═════ TEXTO ═════

Discurso durante a 22ª Sessão Não Deliberativa, no Senado Federal

Reflexão sobre o tema da campanha da Fraternidade deste ano promovida pela Conferência Nacional dos Bispos do Brasil - CNBB, intitulado "Fraternidade e Povos Indígenas - Por uma Terra sem Males".

Autor
Lúcio Alcântara (PSDB - Partido da Social Democracia Brasileira/CE)
Nome completo: Lúcio Gonçalo de Alcântara
Casa
Senado Federal
Tipo
Discurso
Resumo por assunto
IGREJA CATOLICA. POLITICA INDIGENISTA.:
  • Reflexão sobre o tema da campanha da Fraternidade deste ano promovida pela Conferência Nacional dos Bispos do Brasil - CNBB, intitulado "Fraternidade e Povos Indígenas - Por uma Terra sem Males".
Publicação
Publicação no DSF de 19/03/2002 - Página 2411
Assunto
Outros > IGREJA CATOLICA. POLITICA INDIGENISTA.
Indexação
  • ELOGIO, INICIATIVA, CONFERENCIA NACIONAL DOS BISPOS DO BRASIL (CNBB), CAMPANHA DA FRATERNIDADE, DEFESA, INDIO, NECESSIDADE, DEMARCAÇÃO, TERRAS INDIGENAS.
  • LEITURA, TEXTO, AUTORIA, NAILTON MUNIZ, INDIO, NECESSIDADE, RESPEITO, CIVILIZAÇÃO, GRUPO INDIGENA.

  SENADO FEDERAL SF -

SECRETARIA-GERAL DA MESA

SUBSECRETARIA DE TAQUIGRAFIA 


            O SR. LÚCIO ALCÂNTARA (Bloco/PSDB - CE) - Sr. Presidente, Sras Senadoras e Srs. Senadores, em 1961, três padres responsáveis pela Cáritas Brasileira, que fora fundada em 1957, idealizaram campanha para arrecadar fundos para as atividades assistenciais e promocionais da instituição e torná-la, assim, autônoma financeiramente. A atividade foi chamada Campanha da Fraternidade e realizada, pela primeira vez, na quaresma de 1962, em Natal, Rio Grande do Norte, com adesão de outras três Dioceses e apoio financeiro dos bispos norte-americanos. No ano seguinte, 16 Dioceses do Nordeste realizaram a Campanha. Não teve êxito financeiro, mas foi o embrião de um projeto anual dos Organismos Nacionais da CNBB, a Conferência Nacional dos Bispos do Brasil, e das Igrejas Particulares no Brasil. Esse projeto foi lançado, em todo o País, no dia 26 de dezembro de 1963, sob o impulso renovador do espírito do Concílio Vaticano II, em andamento na época, e realizado pela primeira vez na quaresma de 1964. Assim nasceu a Campanha da Fraternidade, há quase quarenta anos.

═════

## TAREFA A
Responda com base no discurso:
(i) Qual é o nome completo do autor?
(ii) Em que data e em que página o discurso foi publicado no DSF?
(iii) Em que data o projeto da Campanha da Fraternidade foi lançado em todo o País?
## TAREFA B
Reescreva o trecho do discurso de "Nome completo: Lúcio" até "Outros > IGREJA CATOLICA. POLITICA INDIGENISTA.", inclusive, substituindo "Senado Federal" por "Casa Legislativa".

═════ DADOS FORNECIDOS ═════

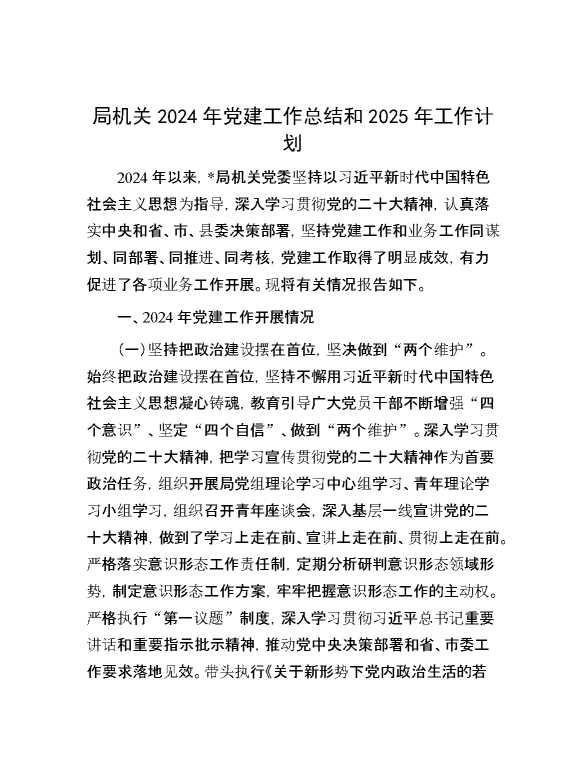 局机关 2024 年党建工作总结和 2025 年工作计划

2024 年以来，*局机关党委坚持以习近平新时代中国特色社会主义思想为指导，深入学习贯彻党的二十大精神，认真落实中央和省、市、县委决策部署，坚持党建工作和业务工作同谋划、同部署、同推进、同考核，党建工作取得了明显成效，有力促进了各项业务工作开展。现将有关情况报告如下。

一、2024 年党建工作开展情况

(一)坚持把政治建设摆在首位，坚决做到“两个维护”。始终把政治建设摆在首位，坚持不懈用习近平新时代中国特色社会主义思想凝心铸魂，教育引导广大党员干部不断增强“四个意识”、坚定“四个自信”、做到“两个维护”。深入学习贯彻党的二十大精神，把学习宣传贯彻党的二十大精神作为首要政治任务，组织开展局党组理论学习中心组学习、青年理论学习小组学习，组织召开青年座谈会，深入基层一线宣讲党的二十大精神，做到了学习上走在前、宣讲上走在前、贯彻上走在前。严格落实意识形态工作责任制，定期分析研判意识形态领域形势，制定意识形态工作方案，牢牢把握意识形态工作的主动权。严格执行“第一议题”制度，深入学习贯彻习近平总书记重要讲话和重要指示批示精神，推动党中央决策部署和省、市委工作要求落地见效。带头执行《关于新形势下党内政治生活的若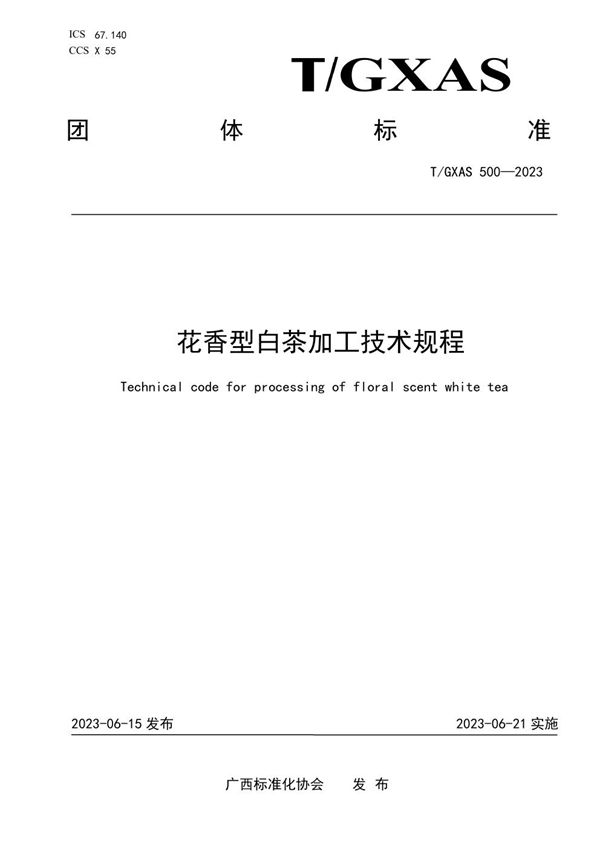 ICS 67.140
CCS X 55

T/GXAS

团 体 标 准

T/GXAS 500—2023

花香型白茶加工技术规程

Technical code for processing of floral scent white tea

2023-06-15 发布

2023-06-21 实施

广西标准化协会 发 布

═════

## RESPOSTA A
(i) Lúcio Gonçalo de Alcântara.
(ii) Em 19/03/2002, na página 2411.
(iii) Em 26 de dezembro de 1963.

## RESPOSTA B
Nome completo: Lúcio Gonçalo de Alcântara
Casa
Casa Legislativa
Tipo
Discurso
Resumo por assunto
IGREJA CATOLICA. POLITICA INDIGENISTA.:
  • Reflexão sobre o tema da campanha da Fraternidade deste ano promovida pela Conferência Nacional dos Bispos do Brasil - CNBB, intitulado "Fraternidade e Povos Indígenas - Por uma Terra sem Males".
Publicação
Publicação no DSF de 19/03/2002 - Página 2411
Assunto
Outros > IGREJA CATOLICA. POLITICA INDIGENISTA.